# Masonic Apron



## WellArmedTiler (Mar 5, 2009)

Brothers, here's a question:

If you're not a PM, what kind of apron are you allowed to wear?

I've heard discussion from brothers about getting customized aprons with different insignia, etc, on it.  I was reading through the Laws of the GLoT and saw (Title II, Ch 11, Art. 274) that the members aprons were supposed to be plain white.

Is that referring only to the aprons furnished by the Lodge?

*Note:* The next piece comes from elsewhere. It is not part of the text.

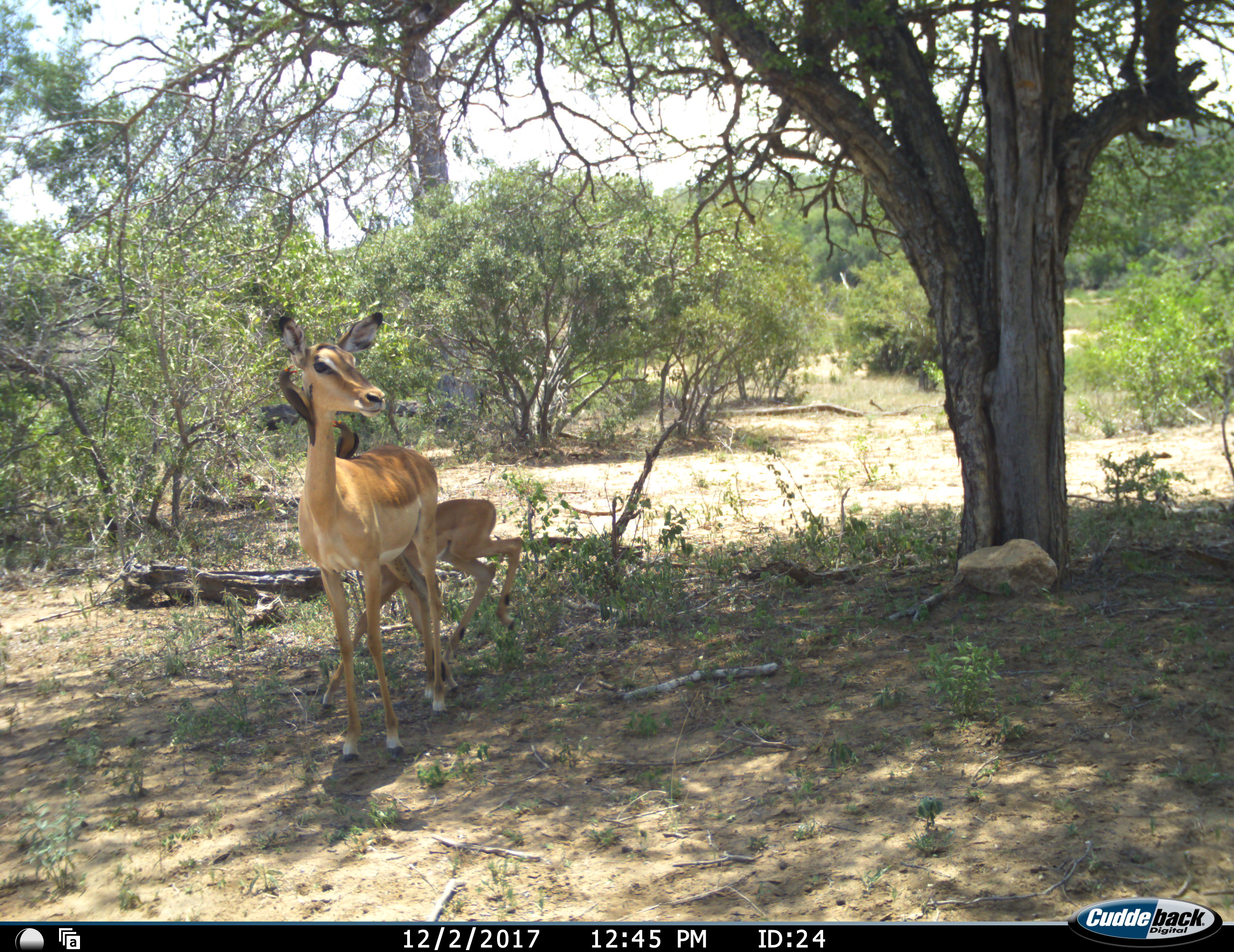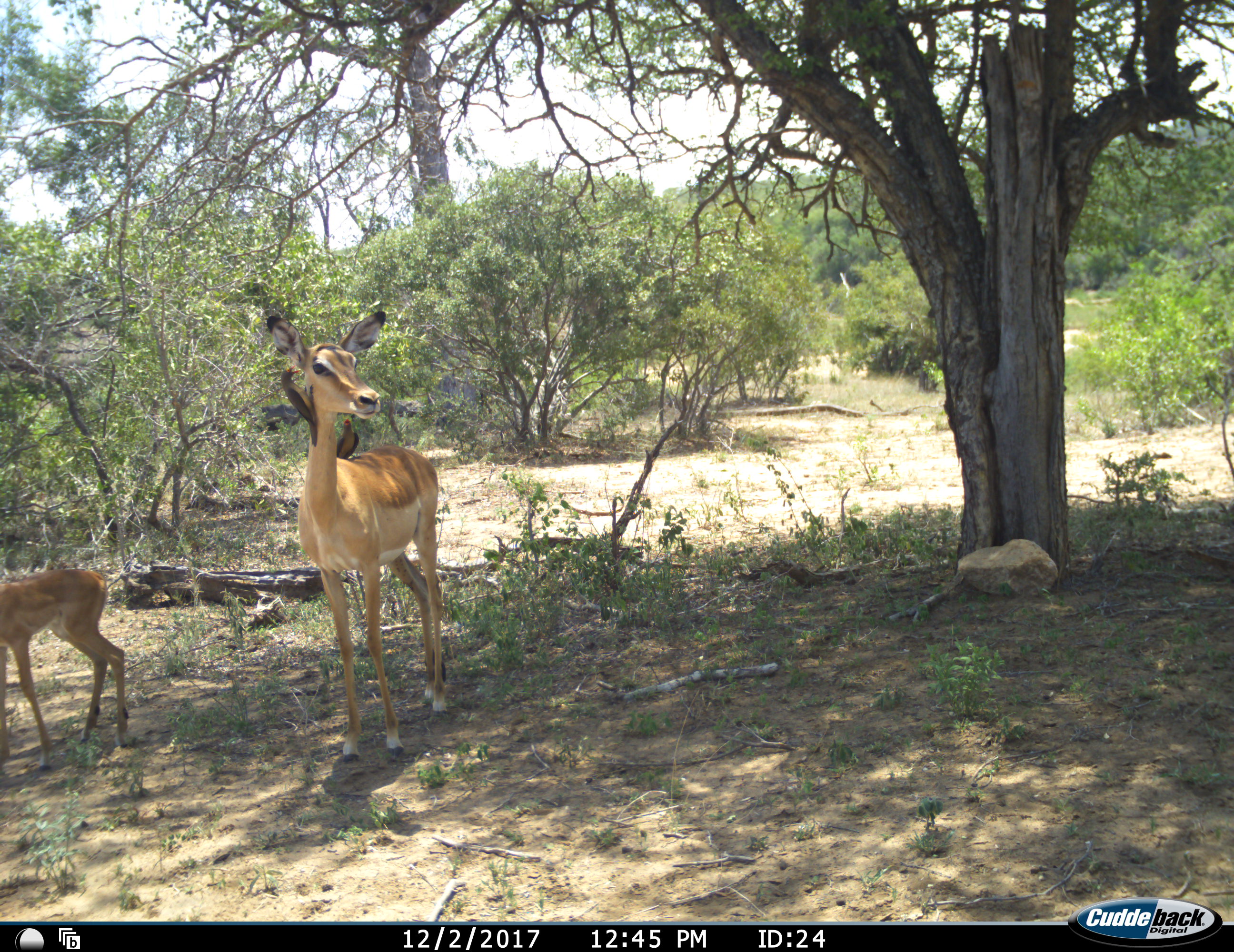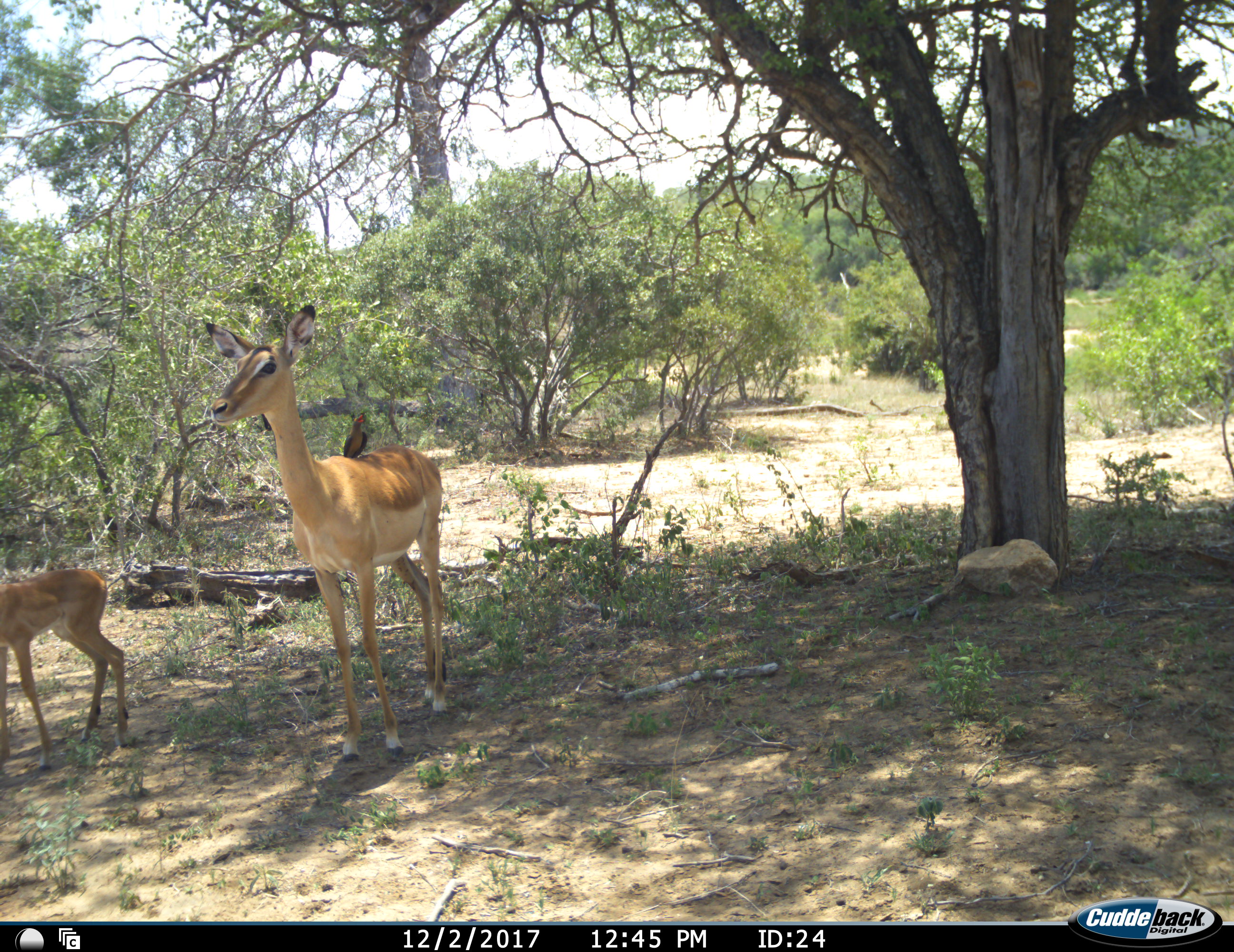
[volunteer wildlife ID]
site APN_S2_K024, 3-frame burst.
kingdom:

Does that mean that the traditional English aprons are not allowed in our Lodges?  They differ in that they have two rosettes on the apron for FC, and a third on the bib for MM, along with two lengths of cloth hanging from the bib.  Upon becoming a Past Master, the rosettes are replaced with Levels.

Just curious.


----------



## lee c smith jr (Mar 5, 2009)

My understanding is that only a Past Master can have a blue border. All other aprons other than officers are to be white. Exceptions being the Lodge of Research apron and Tranquility Lodge 2000. Black burial aprons are strictly forbidden.


----------



## WellArmedTiler (Mar 5, 2009)

Thanks for bringing up the LoR apron.  I meant to include that in the original post.  So those are approved for wear in meetings of your normal Lodge?


----------



## lee c smith jr (Mar 5, 2009)

I know that the Tranquility Lodge 2000 apron can be worn in a regular meeting of a blue lodge , PM or not. I am not sure about the Lodge of Research apron as far as wearing it in a blue lodge meeting.


----------



## Blake Bowden (Mar 5, 2009)

lee c smith jr said:


> My understanding is that only a Past Master can have a blue border. All other aprons other than officers are to be white. Exceptions being the Lodge of Research apron and Tranquility Lodge 2000. Black burial aprons are strictly forbidden.

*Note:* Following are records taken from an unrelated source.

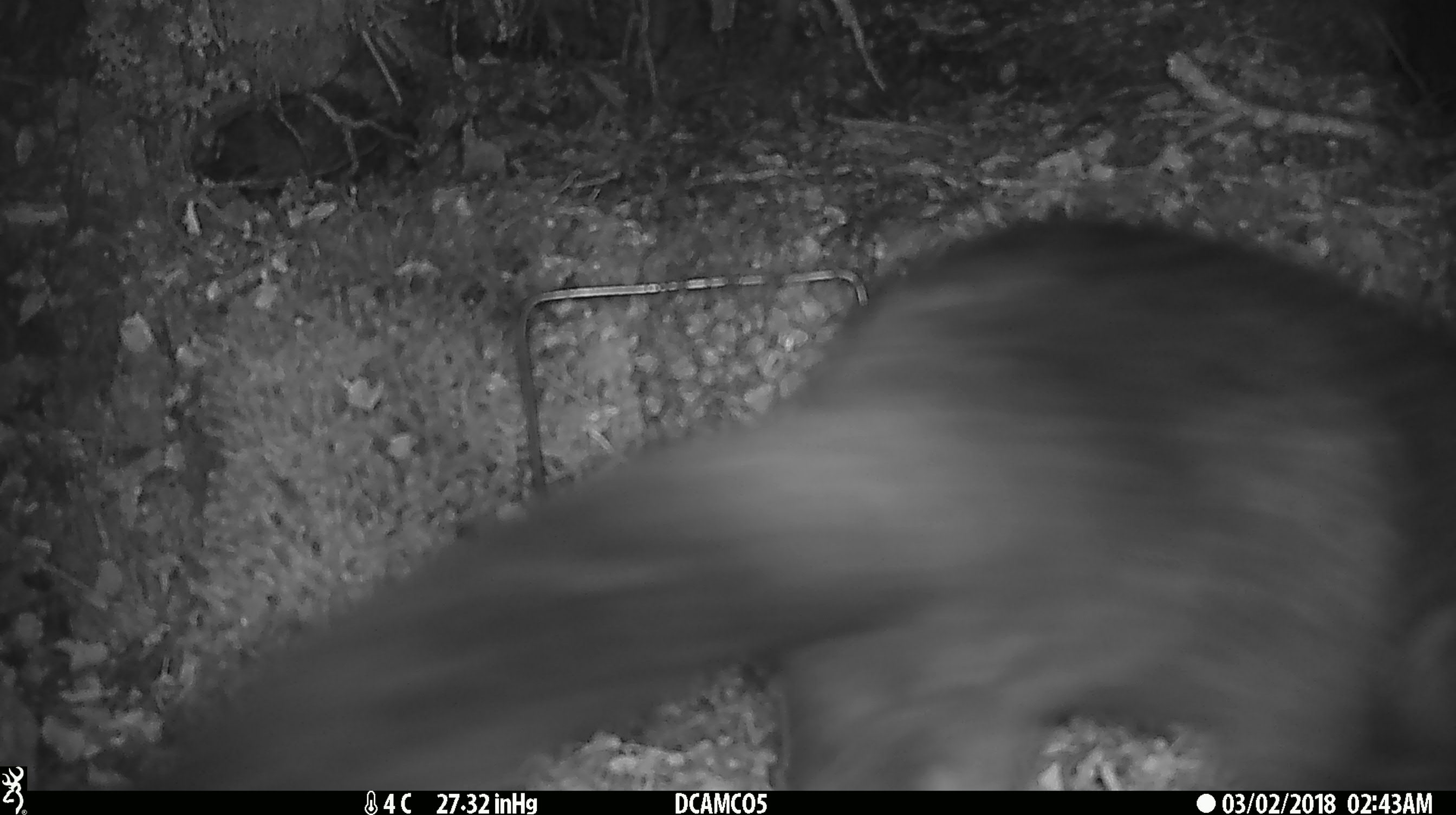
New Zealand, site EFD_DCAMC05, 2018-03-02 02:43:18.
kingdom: Animalia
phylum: Chordata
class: Mammalia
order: Diprotodontia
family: Phalangeridae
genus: Trichosurus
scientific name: Trichosurus vulpecula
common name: common brushtail possum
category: possum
Possum (common brushtail possum) (Trichosurus vulpecula).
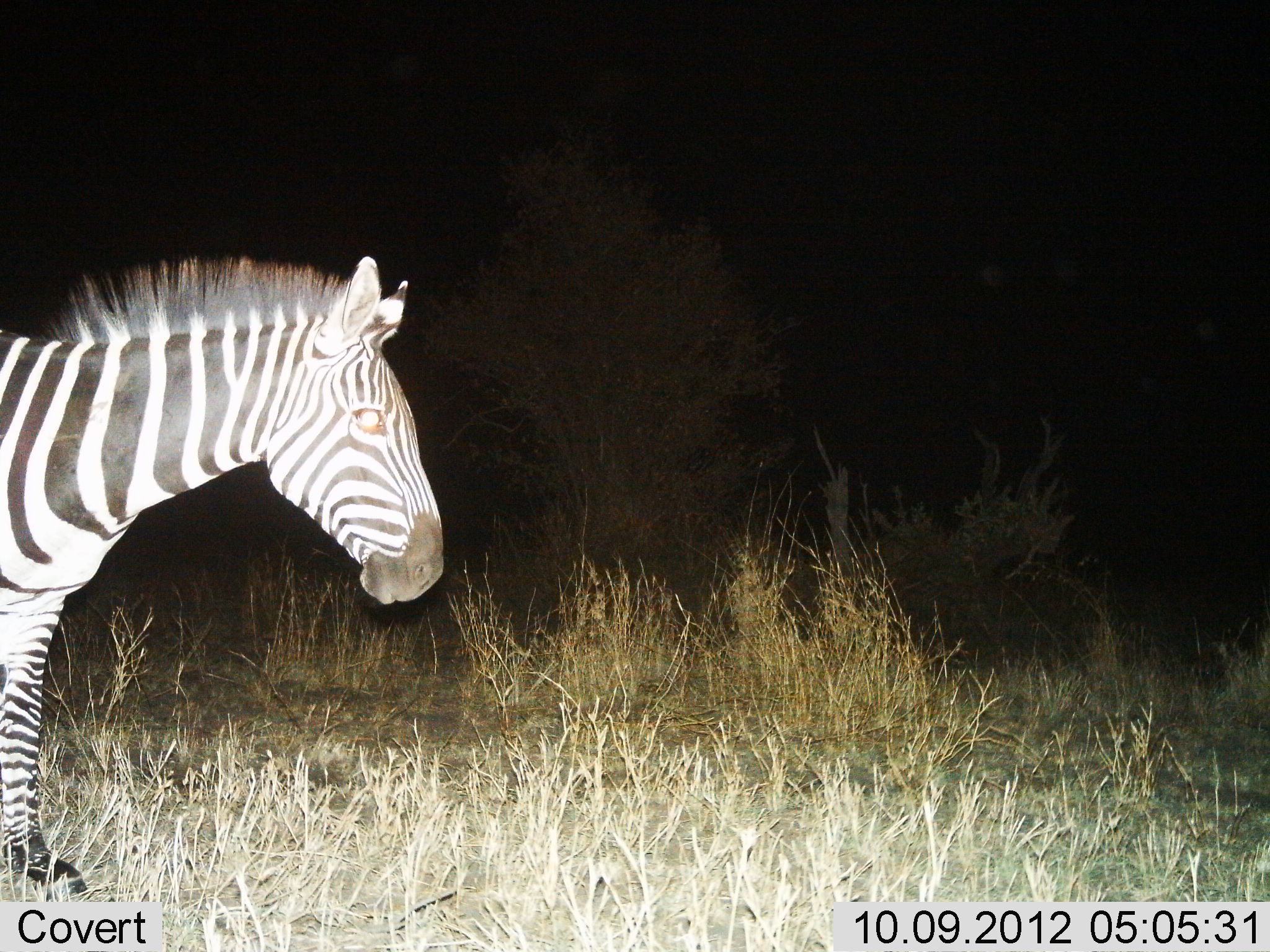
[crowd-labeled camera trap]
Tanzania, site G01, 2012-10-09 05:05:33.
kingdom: Animalia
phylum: Chordata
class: Mammalia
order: Perissodactyla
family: Equidae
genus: Equus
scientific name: Equus quagga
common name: plains zebra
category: zebra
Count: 1.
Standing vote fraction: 100%.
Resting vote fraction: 0%.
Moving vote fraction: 0%.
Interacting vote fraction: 0%.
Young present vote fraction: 0%.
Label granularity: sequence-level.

That stinks! I love how this Master Masons apron looks:







Not bad for $149
http://cgi.ebay.com/ws/eBayISAPI.dll?ViewItem&item=400034693768

Here's the Past Masters:


----------



## RJS (Mar 5, 2009)

Those are nice!  I would really like to be able to wear a custom apron.  I wonder how a proposal to GL to wear custom aprons would go over?


----------



## rhitland (Mar 6, 2009)

Long ago it used to be the fad to customize your apron with Masonic emblems and I can only imagine the conversation that arose out of explanations for the individual designs. To me it is a form of Masonic Art, a way to express our feeling of the craft to on another and it is a shame it is gone. Washington's Apron that Lafeyette gave him is one of my favs and it is busy as it can be.


----------



## nick1368 (Mar 7, 2009)

although i think the cutomized aprons are awesome and could think of one to customize for myself with no problem.  I am sure the reasoning to have the plain white is an issue of it turning in to a "keeping up with the jones"  not to mention how would it look if a brother had a nicer looking apron than the WM..lol


----------



## C_Cabra (Mar 8, 2009)

I have an aquaintance through work here in Austin that is a member of a Lodge north of Austin. He is from South Africa and says he wears a customized apron in Lodge here in Texas.  The Apron was sent to him from his lodge in South Africa and so he wears it. I believe he was raised here in Texas though.


----------



## Blake Bowden (Mar 8, 2009)

Thats cool!


----------



## nick1368 (Mar 8, 2009)

I would like to see about pic of that apron from South Africa...a Brother in our Lodge was the GLOT Representative to Africa last year...


----------



## bchandlerfinch (Mar 10, 2009)

If we are only allowed to wear a plain white apron, can I wear my presentation apron.   I want to do this for several reasons

1.   I feel it is more appropriate than cloth aprons
2.   It is difficult to find plain white lambskin aprons  most available have blue borders
3.  Wearing the same apron to me is significant as it (and this will sound flaky but hear me out)  gains  significance from repeated wearing.   Think of it like wearing a favorite pair of jeans or hat.   There is memory attached to it and it gains more significance.   plus it puts the person in more of a mindset for work when wearing a specific apron.


----------